The patient was well aware of the fact that she had no vagina and she had started oral experiments after disappointing attempts at conventional intercourse. Just before she was stabbed in the abdomen she had practiced fellatio with her new boyfriend and was caught in the act by her former lover. The fight with knives ensued. She had never had a period and there was no trace of lochia after the caesarean section. She had been worried about the increase in her abdominal size but could not believe she was pregnant, although it had crossed her mind more often as her girth increased and as people around her suggested that she was pregnant. She did recall several episodes of lower abdominal pain during the previous year. The young mother, her family, and the likely father adapted themselves rapidly to the new situation and some cattle changed hands to prove that there were no hard feelings.
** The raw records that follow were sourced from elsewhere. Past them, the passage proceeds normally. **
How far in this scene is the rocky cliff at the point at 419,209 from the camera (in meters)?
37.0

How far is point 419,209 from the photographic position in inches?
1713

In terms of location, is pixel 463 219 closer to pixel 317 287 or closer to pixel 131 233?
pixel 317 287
Comments: A plausible explanation for this pregnancy is that spermatozoa gained access to the reproductive organs via the injured gastrointestinal tract. It is known that spermatozoa do not survive long in an environment with a low pH (Jeffcoate1975), but it is also known that saliva has a high pH and that a starved person does not produce acid under normal circumstances (Bernards & Bouman 1976). It is likely that the patient became pregnant with her first or nearly first ovulation otherwise one would expect that inspissated blood in the uterus and salpinges would have made fertilization difficult. The fact that the son resembled the father excludes an even more miraculous conception.